TASK OBJECTIVE
Extract, verbatim, all lines starting at the one containing "Viewing the photograph, is" and ending with the final line of the listing, and no others.

EXERCISE DATA
════════

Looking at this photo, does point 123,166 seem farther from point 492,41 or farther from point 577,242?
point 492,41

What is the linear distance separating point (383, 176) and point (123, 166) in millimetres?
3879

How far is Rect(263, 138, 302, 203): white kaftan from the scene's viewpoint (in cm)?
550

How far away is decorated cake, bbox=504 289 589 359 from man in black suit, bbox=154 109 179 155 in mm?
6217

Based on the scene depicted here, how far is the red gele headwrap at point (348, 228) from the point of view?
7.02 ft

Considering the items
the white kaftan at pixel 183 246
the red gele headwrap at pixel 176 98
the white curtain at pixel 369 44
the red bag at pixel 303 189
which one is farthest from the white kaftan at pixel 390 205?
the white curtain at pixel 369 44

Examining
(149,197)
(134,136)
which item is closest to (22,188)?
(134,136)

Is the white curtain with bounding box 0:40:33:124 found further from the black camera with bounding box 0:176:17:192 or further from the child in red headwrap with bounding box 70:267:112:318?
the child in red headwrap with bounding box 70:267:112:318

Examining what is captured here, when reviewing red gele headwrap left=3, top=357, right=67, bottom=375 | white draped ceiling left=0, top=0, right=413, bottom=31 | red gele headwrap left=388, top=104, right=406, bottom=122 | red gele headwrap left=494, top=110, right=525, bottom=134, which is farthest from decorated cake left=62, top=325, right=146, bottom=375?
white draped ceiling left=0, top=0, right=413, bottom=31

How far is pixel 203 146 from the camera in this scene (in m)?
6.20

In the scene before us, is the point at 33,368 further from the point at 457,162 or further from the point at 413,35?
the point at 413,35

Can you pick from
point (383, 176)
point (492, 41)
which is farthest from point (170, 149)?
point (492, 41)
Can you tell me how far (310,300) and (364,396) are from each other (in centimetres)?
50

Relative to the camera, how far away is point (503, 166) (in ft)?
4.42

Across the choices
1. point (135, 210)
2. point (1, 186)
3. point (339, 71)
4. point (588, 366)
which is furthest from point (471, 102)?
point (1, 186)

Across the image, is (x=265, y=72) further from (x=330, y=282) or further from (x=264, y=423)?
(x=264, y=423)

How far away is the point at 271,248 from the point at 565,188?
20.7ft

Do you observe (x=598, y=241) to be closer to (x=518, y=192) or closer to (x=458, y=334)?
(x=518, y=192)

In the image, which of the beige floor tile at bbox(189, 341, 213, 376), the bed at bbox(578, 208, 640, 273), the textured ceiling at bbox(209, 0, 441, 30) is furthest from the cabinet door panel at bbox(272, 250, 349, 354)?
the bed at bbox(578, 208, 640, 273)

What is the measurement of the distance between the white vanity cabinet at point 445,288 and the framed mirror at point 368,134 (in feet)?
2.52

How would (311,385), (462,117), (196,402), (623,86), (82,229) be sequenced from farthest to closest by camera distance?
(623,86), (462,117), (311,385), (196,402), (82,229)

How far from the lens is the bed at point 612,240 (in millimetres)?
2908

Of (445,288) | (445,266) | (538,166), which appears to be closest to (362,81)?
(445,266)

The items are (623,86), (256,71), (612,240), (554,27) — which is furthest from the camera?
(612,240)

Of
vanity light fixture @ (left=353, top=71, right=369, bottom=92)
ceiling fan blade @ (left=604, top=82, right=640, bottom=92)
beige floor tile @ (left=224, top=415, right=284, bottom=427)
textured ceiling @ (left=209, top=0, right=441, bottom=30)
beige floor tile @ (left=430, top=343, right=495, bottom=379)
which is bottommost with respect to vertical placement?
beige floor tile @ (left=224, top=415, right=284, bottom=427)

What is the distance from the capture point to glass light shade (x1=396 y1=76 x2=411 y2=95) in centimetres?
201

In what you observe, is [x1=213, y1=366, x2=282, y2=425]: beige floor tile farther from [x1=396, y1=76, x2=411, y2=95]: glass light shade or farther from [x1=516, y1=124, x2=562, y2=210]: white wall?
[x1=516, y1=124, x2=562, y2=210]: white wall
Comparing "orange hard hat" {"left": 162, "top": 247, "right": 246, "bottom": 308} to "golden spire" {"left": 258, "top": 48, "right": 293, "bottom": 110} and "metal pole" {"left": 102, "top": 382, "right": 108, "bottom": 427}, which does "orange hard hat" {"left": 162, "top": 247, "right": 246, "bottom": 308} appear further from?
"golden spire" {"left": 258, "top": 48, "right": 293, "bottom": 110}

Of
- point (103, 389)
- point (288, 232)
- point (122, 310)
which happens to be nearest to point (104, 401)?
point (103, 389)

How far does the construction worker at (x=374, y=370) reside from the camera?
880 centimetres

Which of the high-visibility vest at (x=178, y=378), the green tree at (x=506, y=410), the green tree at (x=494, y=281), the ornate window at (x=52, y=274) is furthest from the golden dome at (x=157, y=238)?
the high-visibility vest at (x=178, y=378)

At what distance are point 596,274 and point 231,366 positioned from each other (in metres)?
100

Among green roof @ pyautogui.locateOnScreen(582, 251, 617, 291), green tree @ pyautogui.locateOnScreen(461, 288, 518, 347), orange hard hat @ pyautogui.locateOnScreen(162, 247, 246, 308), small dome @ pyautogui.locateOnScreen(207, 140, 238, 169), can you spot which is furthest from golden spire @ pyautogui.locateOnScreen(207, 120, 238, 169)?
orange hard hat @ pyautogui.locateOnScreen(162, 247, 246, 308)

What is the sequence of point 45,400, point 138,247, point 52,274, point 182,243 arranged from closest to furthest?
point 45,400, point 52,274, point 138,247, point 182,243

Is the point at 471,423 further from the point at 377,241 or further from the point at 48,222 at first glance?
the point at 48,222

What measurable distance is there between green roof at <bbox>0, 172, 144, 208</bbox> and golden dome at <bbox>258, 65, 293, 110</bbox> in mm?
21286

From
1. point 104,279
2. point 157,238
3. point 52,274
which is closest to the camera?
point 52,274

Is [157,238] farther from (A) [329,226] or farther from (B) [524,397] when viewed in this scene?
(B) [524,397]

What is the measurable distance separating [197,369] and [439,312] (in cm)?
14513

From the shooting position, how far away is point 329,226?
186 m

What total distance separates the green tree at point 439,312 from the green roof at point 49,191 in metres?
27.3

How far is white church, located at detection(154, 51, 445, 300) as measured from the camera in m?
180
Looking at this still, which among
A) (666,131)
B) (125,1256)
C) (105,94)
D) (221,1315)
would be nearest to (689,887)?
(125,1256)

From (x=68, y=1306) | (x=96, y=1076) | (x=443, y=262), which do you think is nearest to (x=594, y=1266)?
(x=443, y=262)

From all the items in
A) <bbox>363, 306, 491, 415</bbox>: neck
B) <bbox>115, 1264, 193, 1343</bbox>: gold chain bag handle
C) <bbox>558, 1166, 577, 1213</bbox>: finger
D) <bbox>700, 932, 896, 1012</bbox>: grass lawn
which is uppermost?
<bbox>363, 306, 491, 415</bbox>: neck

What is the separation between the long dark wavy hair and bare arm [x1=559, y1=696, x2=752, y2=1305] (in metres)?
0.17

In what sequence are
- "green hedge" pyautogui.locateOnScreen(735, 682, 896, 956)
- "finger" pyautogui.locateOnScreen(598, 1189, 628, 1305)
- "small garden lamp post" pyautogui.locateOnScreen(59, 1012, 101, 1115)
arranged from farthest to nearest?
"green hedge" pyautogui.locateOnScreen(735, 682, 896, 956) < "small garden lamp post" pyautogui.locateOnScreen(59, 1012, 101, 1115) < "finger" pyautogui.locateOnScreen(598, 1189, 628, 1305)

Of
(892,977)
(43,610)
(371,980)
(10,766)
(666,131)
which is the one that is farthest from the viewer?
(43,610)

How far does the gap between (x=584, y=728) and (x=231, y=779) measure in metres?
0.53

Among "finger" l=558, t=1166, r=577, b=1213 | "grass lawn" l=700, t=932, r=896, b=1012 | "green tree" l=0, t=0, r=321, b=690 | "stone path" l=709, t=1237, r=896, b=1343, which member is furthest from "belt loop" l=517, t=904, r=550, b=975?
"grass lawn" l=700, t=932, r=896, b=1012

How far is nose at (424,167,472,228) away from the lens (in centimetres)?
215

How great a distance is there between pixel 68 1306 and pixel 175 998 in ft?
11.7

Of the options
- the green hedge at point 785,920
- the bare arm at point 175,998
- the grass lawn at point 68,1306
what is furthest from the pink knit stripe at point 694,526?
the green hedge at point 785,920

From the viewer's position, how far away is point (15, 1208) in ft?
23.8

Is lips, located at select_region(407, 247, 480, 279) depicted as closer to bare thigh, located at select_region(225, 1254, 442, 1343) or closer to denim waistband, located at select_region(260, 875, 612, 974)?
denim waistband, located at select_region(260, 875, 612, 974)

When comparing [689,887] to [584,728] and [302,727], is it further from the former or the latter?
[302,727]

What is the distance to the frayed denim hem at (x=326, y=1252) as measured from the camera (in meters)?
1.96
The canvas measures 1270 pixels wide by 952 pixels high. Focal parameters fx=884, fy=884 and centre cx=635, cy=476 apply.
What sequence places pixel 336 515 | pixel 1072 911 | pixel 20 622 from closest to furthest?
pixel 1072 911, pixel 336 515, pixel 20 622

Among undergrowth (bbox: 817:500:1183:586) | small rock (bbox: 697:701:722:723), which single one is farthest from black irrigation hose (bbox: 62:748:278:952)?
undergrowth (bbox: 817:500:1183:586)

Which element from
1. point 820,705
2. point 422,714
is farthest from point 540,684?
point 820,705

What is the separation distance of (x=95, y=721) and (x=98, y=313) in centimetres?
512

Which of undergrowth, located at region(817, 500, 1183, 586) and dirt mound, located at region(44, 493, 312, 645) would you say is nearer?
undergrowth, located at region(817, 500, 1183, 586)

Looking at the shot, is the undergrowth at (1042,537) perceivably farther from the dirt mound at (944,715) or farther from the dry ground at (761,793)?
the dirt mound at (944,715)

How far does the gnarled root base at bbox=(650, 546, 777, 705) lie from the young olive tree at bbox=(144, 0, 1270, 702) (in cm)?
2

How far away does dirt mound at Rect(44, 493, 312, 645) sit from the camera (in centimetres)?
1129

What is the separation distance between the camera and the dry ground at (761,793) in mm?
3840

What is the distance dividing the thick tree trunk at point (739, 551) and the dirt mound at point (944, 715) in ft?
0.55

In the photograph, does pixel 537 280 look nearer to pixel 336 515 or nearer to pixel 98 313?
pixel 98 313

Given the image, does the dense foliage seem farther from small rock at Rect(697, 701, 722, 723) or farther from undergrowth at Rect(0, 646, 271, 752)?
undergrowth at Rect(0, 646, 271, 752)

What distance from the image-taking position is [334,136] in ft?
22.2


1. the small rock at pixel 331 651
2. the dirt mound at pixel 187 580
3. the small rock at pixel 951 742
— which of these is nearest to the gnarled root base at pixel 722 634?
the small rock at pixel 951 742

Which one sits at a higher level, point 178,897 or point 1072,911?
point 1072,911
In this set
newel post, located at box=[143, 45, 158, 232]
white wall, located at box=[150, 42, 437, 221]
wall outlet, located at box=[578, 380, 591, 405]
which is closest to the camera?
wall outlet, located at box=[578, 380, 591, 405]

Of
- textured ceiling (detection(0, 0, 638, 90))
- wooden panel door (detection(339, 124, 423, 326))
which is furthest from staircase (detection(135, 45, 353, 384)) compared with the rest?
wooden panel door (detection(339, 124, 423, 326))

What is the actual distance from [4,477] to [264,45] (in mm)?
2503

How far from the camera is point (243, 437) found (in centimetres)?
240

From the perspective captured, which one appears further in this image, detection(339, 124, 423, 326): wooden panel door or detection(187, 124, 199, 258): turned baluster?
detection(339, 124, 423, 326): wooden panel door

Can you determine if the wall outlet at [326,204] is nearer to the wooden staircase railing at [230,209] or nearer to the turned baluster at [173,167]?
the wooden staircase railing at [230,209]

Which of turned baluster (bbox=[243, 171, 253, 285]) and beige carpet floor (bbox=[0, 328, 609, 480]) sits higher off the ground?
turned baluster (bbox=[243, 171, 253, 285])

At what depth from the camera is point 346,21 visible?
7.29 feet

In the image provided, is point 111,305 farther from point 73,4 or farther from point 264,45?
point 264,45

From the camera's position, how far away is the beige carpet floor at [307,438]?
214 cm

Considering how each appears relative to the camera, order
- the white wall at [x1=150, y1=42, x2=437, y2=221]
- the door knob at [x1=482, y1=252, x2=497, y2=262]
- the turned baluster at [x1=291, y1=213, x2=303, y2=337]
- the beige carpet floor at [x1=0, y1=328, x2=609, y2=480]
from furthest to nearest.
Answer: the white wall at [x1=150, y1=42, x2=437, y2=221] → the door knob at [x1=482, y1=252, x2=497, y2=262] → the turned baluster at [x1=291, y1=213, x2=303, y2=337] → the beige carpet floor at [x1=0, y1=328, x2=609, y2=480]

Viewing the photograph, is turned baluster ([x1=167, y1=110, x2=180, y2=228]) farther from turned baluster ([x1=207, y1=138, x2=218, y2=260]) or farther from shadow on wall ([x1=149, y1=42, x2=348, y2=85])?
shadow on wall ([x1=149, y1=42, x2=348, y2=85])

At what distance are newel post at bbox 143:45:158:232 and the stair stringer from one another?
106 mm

════════

EXPECTED ANSWER
Viewing the photograph, is turned baluster ([x1=167, y1=110, x2=180, y2=228]) farther from turned baluster ([x1=207, y1=138, x2=218, y2=260]) or farther from shadow on wall ([x1=149, y1=42, x2=348, y2=85])?
shadow on wall ([x1=149, y1=42, x2=348, y2=85])

At what distance are newel post at bbox 143:45:158:232 and the stair stringer from one another?
106 mm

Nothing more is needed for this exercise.